‘The New Fascism’ – a response

defiance-1948023_1280Apparently I’m a Fascist! This comes as something of a shock discovery, as I had always thought of myself as a democrat who believes in the rule of law and the pursuit of social justice, that all of life should be lived under God and for his glory. But apparently I have used my vote to ‘contribute to the new fascism’ because I voted to leave the European Union.
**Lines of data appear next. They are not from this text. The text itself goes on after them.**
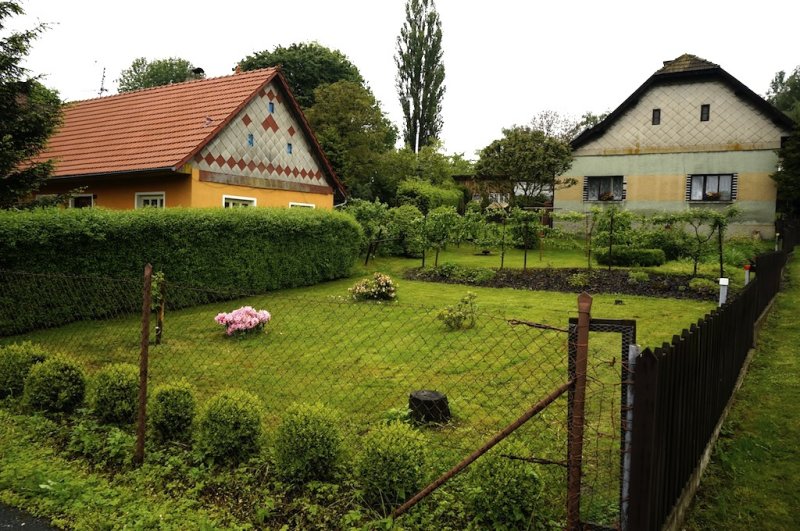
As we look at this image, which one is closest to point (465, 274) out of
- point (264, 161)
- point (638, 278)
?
point (638, 278)

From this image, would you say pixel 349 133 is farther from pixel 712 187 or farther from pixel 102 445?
pixel 102 445

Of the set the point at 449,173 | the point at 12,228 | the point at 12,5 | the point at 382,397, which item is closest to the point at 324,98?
the point at 449,173

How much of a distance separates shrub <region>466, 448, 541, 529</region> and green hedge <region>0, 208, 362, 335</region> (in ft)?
19.9

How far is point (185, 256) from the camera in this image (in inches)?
430

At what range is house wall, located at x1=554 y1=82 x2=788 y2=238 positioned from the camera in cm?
2389

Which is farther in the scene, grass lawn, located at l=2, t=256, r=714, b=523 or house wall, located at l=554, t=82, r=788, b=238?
house wall, located at l=554, t=82, r=788, b=238

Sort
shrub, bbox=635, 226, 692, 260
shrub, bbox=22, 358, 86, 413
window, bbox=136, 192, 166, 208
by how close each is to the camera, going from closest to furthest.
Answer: shrub, bbox=22, 358, 86, 413 → window, bbox=136, 192, 166, 208 → shrub, bbox=635, 226, 692, 260

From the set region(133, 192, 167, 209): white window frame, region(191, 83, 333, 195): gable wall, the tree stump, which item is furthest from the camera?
region(191, 83, 333, 195): gable wall

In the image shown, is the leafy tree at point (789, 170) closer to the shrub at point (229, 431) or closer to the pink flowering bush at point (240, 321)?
the pink flowering bush at point (240, 321)

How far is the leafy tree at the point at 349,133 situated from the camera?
29.2 metres

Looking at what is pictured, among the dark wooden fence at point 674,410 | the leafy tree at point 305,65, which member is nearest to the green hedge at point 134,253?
Answer: the dark wooden fence at point 674,410

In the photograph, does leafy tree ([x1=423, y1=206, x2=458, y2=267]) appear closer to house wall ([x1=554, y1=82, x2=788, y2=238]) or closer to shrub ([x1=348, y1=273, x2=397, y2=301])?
shrub ([x1=348, y1=273, x2=397, y2=301])

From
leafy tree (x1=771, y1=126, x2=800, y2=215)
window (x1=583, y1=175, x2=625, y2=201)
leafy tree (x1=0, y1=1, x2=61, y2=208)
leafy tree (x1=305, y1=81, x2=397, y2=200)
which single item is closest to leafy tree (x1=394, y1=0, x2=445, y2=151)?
leafy tree (x1=305, y1=81, x2=397, y2=200)

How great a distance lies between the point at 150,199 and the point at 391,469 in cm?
1386
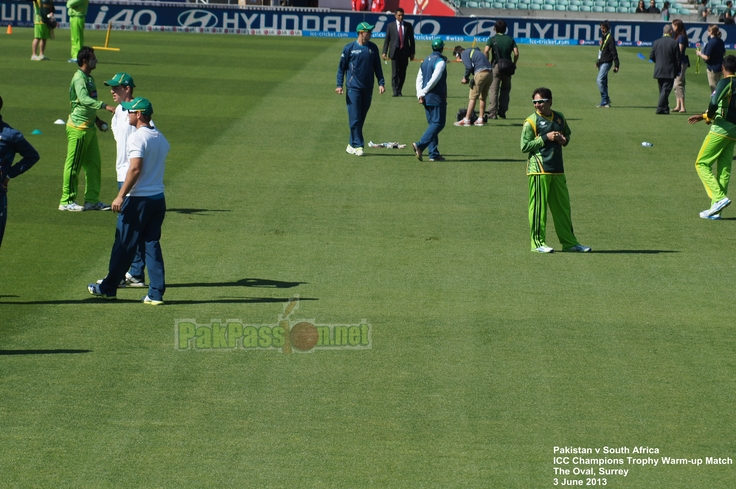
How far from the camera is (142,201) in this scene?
10094 millimetres

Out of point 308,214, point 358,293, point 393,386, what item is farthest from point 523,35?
point 393,386

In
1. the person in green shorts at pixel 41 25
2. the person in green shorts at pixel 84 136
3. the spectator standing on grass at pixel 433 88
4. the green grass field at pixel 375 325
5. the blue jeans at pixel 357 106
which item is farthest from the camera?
the person in green shorts at pixel 41 25

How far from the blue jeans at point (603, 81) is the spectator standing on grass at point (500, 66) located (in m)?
3.19

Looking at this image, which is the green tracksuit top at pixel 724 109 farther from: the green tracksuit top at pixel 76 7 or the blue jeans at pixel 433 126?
the green tracksuit top at pixel 76 7

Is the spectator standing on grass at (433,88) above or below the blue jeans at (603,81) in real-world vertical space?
above

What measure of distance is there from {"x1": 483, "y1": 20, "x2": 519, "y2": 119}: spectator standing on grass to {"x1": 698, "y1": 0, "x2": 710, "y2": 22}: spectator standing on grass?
3063cm

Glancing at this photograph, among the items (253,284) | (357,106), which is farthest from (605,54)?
(253,284)

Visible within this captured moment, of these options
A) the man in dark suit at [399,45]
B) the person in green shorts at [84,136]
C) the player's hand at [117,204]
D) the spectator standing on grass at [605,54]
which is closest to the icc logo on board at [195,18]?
the man in dark suit at [399,45]

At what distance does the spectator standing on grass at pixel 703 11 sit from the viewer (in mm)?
51709

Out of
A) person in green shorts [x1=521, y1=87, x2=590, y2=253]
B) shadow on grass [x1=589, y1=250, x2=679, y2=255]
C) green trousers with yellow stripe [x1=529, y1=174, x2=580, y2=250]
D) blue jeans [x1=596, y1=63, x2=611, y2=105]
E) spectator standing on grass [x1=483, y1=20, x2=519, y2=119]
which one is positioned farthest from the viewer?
blue jeans [x1=596, y1=63, x2=611, y2=105]

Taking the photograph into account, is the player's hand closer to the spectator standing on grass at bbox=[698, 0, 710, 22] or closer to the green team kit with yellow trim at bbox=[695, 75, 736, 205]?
the green team kit with yellow trim at bbox=[695, 75, 736, 205]

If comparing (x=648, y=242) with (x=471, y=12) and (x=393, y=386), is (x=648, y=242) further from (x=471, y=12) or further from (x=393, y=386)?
(x=471, y=12)

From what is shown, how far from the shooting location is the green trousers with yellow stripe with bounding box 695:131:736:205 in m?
15.1

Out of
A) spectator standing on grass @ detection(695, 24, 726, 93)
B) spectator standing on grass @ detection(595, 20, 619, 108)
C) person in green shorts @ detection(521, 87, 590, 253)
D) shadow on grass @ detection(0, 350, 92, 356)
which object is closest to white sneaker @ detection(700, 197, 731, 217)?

This accusation comes in a recent document put out by the International Fellowship of Mission as Transformation (INFEMIT). This is a group of world mission thinkers that came together out of the Lausanne Movement (though as far as I can tell the two organisations are different) and are committed to the integration of evangelism and social justice, a key tenet of Lausanne. In response to Donald Trump’s inauguration and on the same day, they issued A Call for Biblical Faithfulness amid the New Fascism. I am as concerned about the growth of neo-fascists as they are, but in their statement they have gone too far, especially in the following key paragraph:

‘As followers of Jesus, we also feel compelled to issue this call because we find it disturbing that many self-identified evangelicals in their respective countries contributed in no small part to the new fascism by the way they voted in a number of recent referenda (e.g. Colombia, United Kingdom) and national elections (e.g. Philippines, United States). In the case of the U.S., we mourn the reduction of the gospel that resulted in single-issue voting, even as we acknowledge the complexity of the political process and the agony of many over the options available. It is true that for many evangelicals, their vote was more against the other candidates than it was for the one they elected. Nonetheless, we grieve the part that evangelicals played in electing a person whose character, values, and actions are antithetical to the Gospel. Furthermore, we find it inadmissible that some high profile evangelical leaders have hailed the President-elect as a Christian and a prophet. It does not surprise us that many people, especially from the younger generation, are abandoning the evangelical world altogether.’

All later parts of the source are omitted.